**Instructions to follow**
Exact copy, no pictures: output each line below as it stands.

──────── Source information ────────

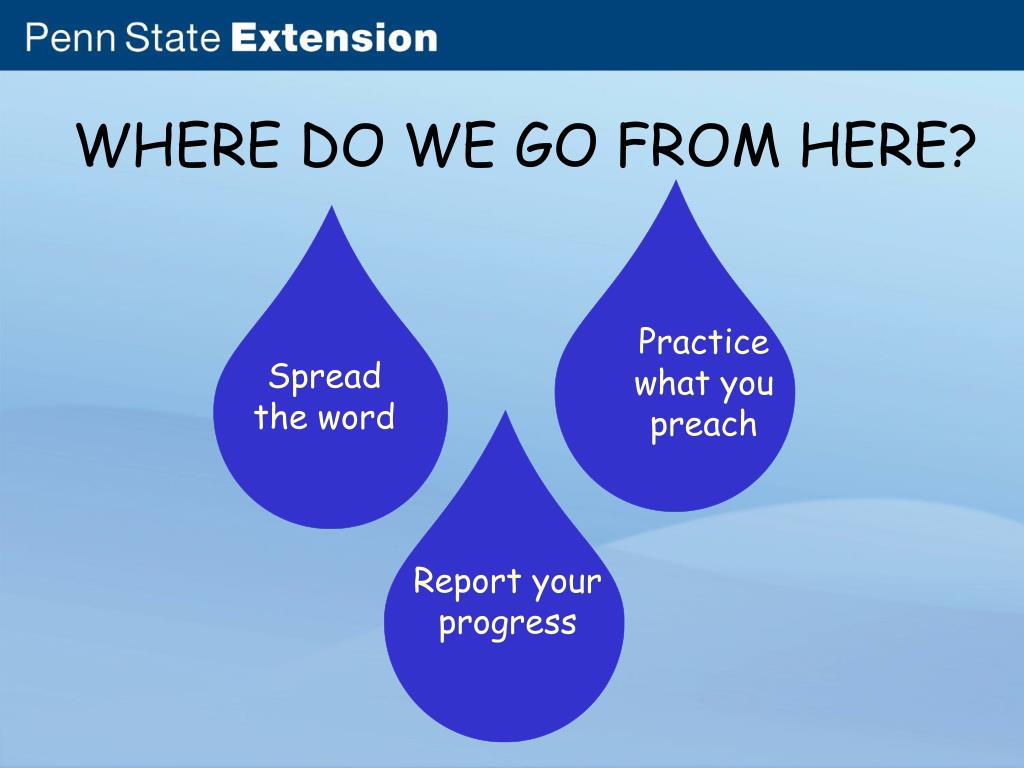 Penn State Extension

WHERE DO WE GO FROM HERE?

Spread the word

Practice what you preach

Report your progress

────────

**Written response**
 Penn State Extension

WHERE DO WE GO FROM HERE?

Spread the word

Practice what you preach

Report your progress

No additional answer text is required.